§ **DESCRIPTION OF THE TASK**
From the entries below, retype only the lines from the one with "Gıpta-Gırls Ders Programı" through the one with "Autumn Artificial Fur", exactly as written.

§ **STORED DATA**
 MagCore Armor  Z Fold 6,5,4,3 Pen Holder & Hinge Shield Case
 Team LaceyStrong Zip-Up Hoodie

==

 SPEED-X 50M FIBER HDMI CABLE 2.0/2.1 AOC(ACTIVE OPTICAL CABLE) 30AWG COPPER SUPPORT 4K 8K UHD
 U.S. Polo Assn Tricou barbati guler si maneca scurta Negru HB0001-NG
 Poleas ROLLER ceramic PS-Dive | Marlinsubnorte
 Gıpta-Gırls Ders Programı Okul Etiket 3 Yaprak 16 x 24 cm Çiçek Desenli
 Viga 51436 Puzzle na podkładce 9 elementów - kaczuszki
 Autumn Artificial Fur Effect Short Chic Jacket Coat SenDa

§ **RESULT OF THIS EXERCISE**
 Gıpta-Gırls Ders Programı Okul Etiket 3 Yaprak 16 x 24 cm Çiçek Desenli
 Viga 51436 Puzzle na podkładce 9 elementów - kaczuszki
 Autumn Artificial Fur Effect Short Chic Jacket Coat SenDa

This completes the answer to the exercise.